We are excited to announce the General Availability (GA) of Databricks Community Edition (DCE). As a free version of the Databricks service, DCE enables everyone to learn and explore Apache Spark, by providing access to a simple, integrated development environment for data analysts, data scientists and engineers with high quality training materials and sample application notebooks.
Less than four months ago, at Spark Summit New York, we introduced Databricks Community Edition (DCE) beta. Its introduction generated tremendous interest with thousands of people requesting accounts. Today, we are delighted to report that more than 8,000 users have signed on DCE, many of them using the service heavily. The top 10% active users are averaging over 6 hours per week, and are executing over 10,000 commands on average.

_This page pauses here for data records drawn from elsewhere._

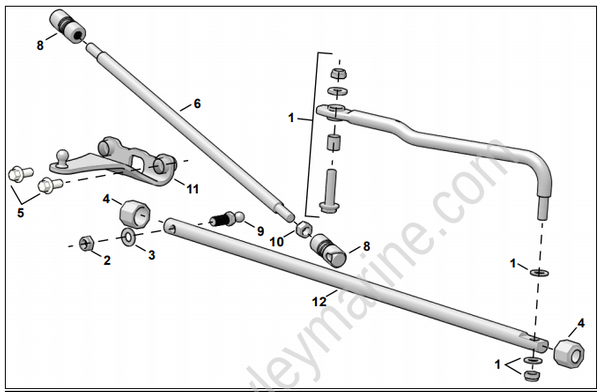 8

6

1

11

5

4

9

10

8

2

3

1

12

4

1

leymarine.com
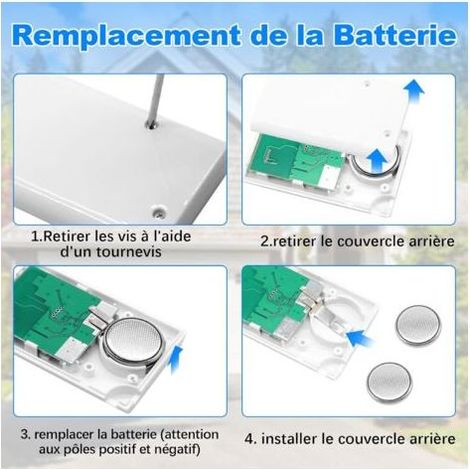 Remplacement de la Batterie

1.Retirer les vis à l'aide d'un tournevis

2.retirer le couvercle arrière

3. remplacer la batterie (attention aux pôles positif et négatif)

4. installer le couvercle arrière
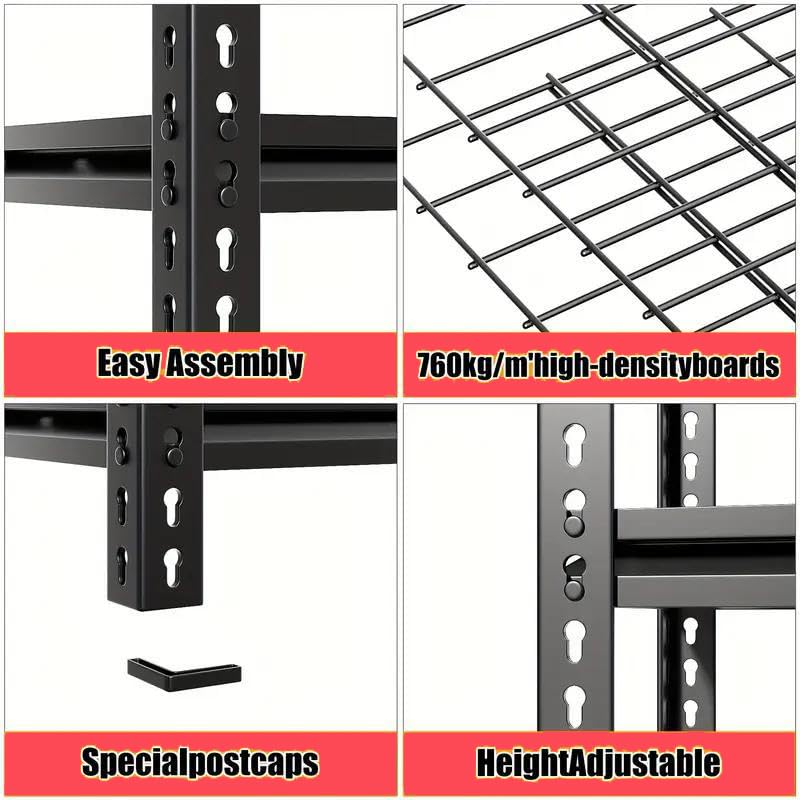 Easy Assembly

760kg/m'high-densityboards

Specialpostcaps

HeightAdjustable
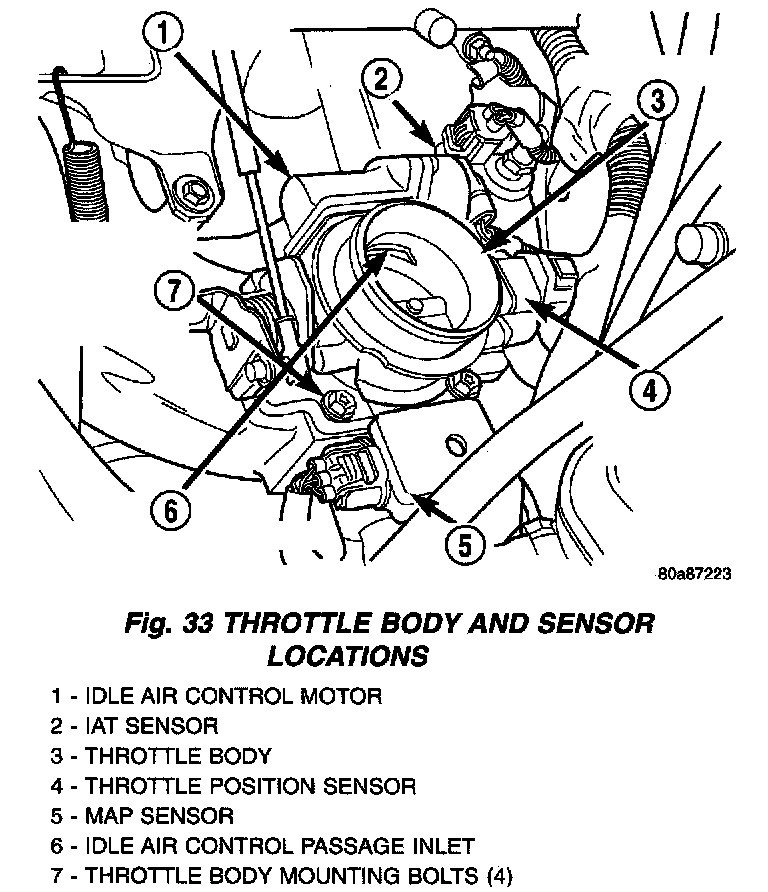 1

2

3

7

4

6

5

80a87223

Fig. 33 THROTTLE BODY AND SENSOR LOCATIONS

1 - IDLE AIR CONTROL MOTOR
2 - IAT SENSOR
3 - THROTTLE BODY
4 - THROTTLE POSITION SENSOR
5 - MAP SENSOR
6 - IDLE AIR CONTROL PASSAGE INLET
7 - THROTTLE BODY MOUNTING BOLTS (4)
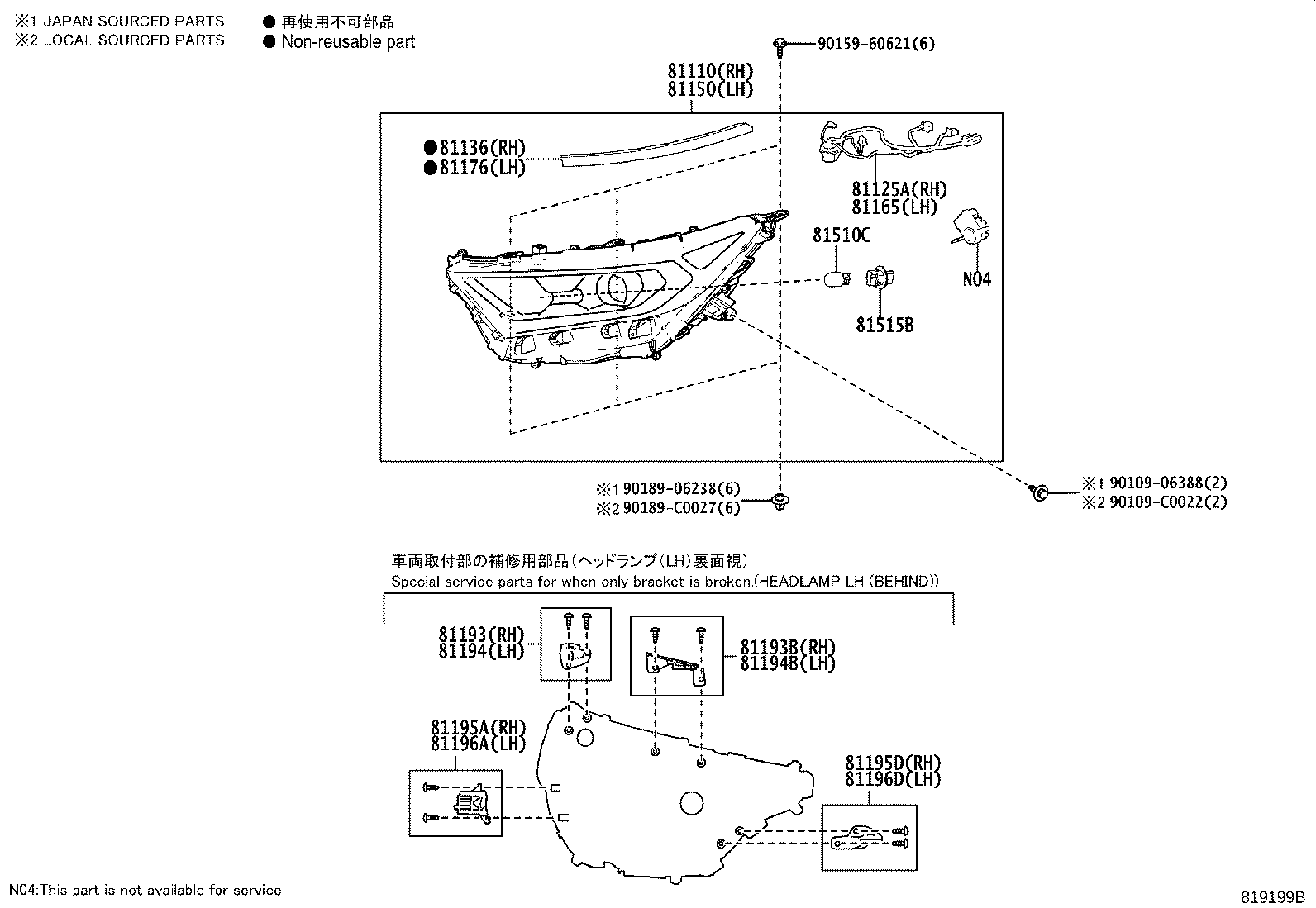 ※1 JAPAN SOURCED PARTS
※2 LOCAL SOURCED PARTS

● 再使用不可部品
● Non-reusable part

90159-60621(6)

81110(RH)
81150(LH)

●81136(RH)
●81176(LH)

81125A(RH)
81165(LH)

81510C

N04

81515B

※1 90189-06238(6)
※2 90189-C0027(6)

※1 90109-06388(2)
※2 90109-C0022(2)

車両取付部の補修用部品(ヘッドランプ(LH)裏面視)
Special service parts for when only bracket is broken.(HEADLAMP LH (BEHIND))

81193(RH)
81194(LH)

81193B(RH)
81194B(LH)

81195A(RH)
81196A(LH)

81195D(RH)
81196D(LH)

N04:This part is not available for service

819199B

Going beyond these numbers, we are delighted to see DCE attracting a wide user base. According to a survey we have conducted recently, 25% of our users have never used Spark before, and 60% of the users are neither data scientists nor data engineers. This demonstrates the effectiveness of DCE to grow the open source Apache Spark user community by bringing new users into the fold, as well as its ability to train new data scientists and engineers.
The same survey also indicates that 90% of the users are using DCE for learning Apache Spark, which establishes the role of DCE as a learning platform for Spark. Indeed, since its launch, tens of universities have already used DCE for teaching, including UC Berkeley and Stanford. At UC Berkeley, over 900 students have used DCE to learn Apache Spark during the “Structure and Interpretation of Computer Programs” class in Spring, 2016.
To further aid the efforts of teaching big data with Apache Spark and to reach students worldwide, we are happy to announce that this year Databricks will offer a free 5-MOOC series (up from two MOOCs since Databricks offered last year) on EdX, all of which will be taught on DCE:
- Introduction to Apache Spark
- Distributed Machine Learning with Apache Spark
- Big Data Analysis with Apache Spark
- Advanced Apache Spark for Data Science and Engineering
- Advanced Machine Learning with Apache Spark
Also, the GA comes with new introductory materials and sample applications. In particular, to make learning Apache Spark even easier, we have added three notebooks to provide a “gentler” introduction to Apache Spark. You can find these new notebooks here:
- A Gentle Introduction to Apache Spark on Databricks
- Apache Spark on Databricks for Data Engineers
- Apache Spark on Databricks for Data Scientists
By making DCE generally available, we are looking to fuel the growth of the community by introducing Apache Spark to first time users. Finally, by training a new generation of data scientists and engineers, we hope to mitigate the ever growing scarcity of data specialists.